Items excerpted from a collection
(begin)

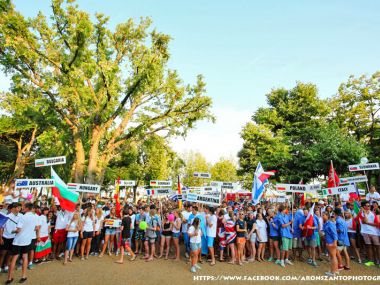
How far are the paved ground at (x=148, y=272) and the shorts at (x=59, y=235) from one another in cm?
79

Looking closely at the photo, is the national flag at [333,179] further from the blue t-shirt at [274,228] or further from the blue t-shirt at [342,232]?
the blue t-shirt at [274,228]

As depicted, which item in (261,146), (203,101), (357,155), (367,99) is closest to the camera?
(203,101)

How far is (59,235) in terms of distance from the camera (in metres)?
9.90

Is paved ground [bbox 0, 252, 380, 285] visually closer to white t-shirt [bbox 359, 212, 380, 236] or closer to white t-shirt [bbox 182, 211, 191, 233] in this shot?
white t-shirt [bbox 359, 212, 380, 236]

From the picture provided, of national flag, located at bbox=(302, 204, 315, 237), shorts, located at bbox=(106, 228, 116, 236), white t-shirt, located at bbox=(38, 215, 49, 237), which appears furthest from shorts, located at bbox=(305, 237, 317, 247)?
white t-shirt, located at bbox=(38, 215, 49, 237)

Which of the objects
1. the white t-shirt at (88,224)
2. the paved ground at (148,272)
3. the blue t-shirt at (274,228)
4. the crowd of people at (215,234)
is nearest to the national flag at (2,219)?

(end)

**EXERCISE OBJECTIVE:** Write out every line of the items above as a numbered list, skipping blank lines and leaving out the pictures.

**RESPONSE:**
1. How far are the paved ground at (x=148, y=272) and the shorts at (x=59, y=235) from one another in cm?
2. 79
3. Looking closely at the photo, is the national flag at [333,179] further from the blue t-shirt at [274,228] or further from the blue t-shirt at [342,232]?
4. the blue t-shirt at [274,228]
5. As depicted, which item in (261,146), (203,101), (357,155), (367,99) is closest to the camera?
6. (203,101)
7. How far is (59,235) in terms of distance from the camera (in metres)?
8. 9.90
9. Is paved ground [bbox 0, 252, 380, 285] visually closer to white t-shirt [bbox 359, 212, 380, 236] or closer to white t-shirt [bbox 182, 211, 191, 233] in this shot?
10. white t-shirt [bbox 359, 212, 380, 236]
11. From the picture provided, of national flag, located at bbox=(302, 204, 315, 237), shorts, located at bbox=(106, 228, 116, 236), white t-shirt, located at bbox=(38, 215, 49, 237), which appears furthest from shorts, located at bbox=(305, 237, 317, 247)?
12. white t-shirt, located at bbox=(38, 215, 49, 237)
13. Which of the objects
14. 1. the white t-shirt at (88,224)
15. 2. the paved ground at (148,272)
16. 3. the blue t-shirt at (274,228)
17. 4. the crowd of people at (215,234)
18. is nearest to the national flag at (2,219)?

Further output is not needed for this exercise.